(Crawled caption data)

-*-

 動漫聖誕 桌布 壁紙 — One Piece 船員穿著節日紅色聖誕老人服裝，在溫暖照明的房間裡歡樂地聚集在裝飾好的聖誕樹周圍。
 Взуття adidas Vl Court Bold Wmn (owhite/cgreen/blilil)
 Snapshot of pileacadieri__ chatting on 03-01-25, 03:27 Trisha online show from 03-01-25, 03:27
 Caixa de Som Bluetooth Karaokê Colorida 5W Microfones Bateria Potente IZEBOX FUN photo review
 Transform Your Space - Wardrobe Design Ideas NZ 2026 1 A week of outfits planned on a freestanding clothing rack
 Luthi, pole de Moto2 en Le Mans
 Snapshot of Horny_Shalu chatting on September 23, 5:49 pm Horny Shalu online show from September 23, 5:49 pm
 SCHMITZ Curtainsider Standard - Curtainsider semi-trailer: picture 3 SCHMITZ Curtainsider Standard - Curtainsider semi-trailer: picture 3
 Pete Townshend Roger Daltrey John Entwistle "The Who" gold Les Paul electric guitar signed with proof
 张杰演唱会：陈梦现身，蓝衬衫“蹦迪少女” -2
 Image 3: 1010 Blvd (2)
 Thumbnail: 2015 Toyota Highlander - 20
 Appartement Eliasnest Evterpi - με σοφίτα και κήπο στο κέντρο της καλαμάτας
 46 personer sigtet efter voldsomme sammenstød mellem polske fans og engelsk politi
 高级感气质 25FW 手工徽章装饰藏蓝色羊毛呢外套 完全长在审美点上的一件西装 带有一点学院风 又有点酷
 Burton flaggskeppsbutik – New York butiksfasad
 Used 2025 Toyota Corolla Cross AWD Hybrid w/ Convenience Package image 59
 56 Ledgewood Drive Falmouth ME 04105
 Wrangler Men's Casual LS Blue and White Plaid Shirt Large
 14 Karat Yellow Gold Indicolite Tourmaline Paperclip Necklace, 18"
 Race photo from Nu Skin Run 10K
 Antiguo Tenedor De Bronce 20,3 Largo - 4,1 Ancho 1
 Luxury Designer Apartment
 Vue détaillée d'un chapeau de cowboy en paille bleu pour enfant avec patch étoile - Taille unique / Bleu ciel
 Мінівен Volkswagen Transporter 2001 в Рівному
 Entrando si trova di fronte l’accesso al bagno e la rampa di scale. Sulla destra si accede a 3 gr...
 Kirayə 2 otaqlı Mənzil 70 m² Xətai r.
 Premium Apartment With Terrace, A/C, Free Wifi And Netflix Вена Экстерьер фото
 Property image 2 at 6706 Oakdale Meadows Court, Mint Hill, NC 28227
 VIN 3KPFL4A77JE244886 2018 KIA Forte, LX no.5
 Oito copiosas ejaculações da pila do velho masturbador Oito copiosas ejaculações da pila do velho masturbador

-*-

Your task —
Copy every line in the data above that has the string "photo" in it.

Response area —
 Caixa de Som Bluetooth Karaokê Colorida 5W Microfones Bateria Potente IZEBOX FUN photo review
 Race photo from Nu Skin Run 10K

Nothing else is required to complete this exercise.